GIVEN INSTRUCTION
Copy every entry below word for word, leaving out the pictures.

EXERCISE MATERIALS
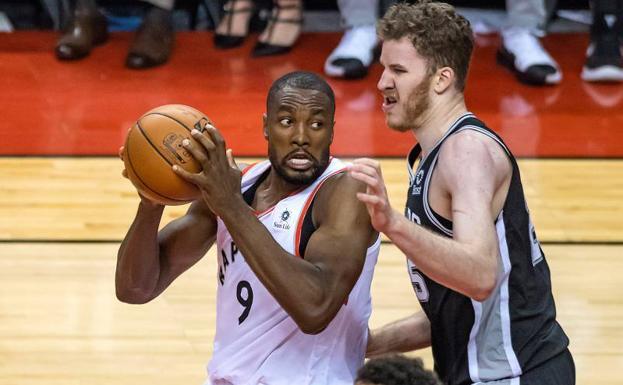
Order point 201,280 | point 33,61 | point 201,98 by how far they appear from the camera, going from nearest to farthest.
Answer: point 201,280
point 201,98
point 33,61

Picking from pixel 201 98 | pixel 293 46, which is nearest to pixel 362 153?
pixel 201 98

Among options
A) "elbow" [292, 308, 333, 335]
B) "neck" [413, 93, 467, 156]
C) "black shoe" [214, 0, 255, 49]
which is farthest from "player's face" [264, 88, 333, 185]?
"black shoe" [214, 0, 255, 49]

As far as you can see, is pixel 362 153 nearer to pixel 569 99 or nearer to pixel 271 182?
pixel 569 99

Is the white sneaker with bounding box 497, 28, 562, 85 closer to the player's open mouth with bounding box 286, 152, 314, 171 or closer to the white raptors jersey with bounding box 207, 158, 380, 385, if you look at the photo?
the white raptors jersey with bounding box 207, 158, 380, 385

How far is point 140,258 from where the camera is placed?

RESULT OF THE EXERCISE
Order point 201,280 | point 33,61 | point 201,98 by how far they appear from the camera, going from nearest to farthest.
Answer: point 201,280
point 201,98
point 33,61

Picking from pixel 201 98 | pixel 293 46, which is nearest to pixel 362 153?
pixel 201 98

Among options
A) "elbow" [292, 308, 333, 335]
B) "neck" [413, 93, 467, 156]
C) "black shoe" [214, 0, 255, 49]
which is farthest from "player's face" [264, 88, 333, 185]?
"black shoe" [214, 0, 255, 49]

As far as you can see, is pixel 362 153 nearer to pixel 569 99 or nearer to pixel 271 182?
pixel 569 99

Is the white sneaker with bounding box 497, 28, 562, 85 closer to the player's open mouth with bounding box 286, 152, 314, 171 or closer to the white raptors jersey with bounding box 207, 158, 380, 385, if you look at the photo?
the white raptors jersey with bounding box 207, 158, 380, 385

How far is point 140,258 from where the camera is placed?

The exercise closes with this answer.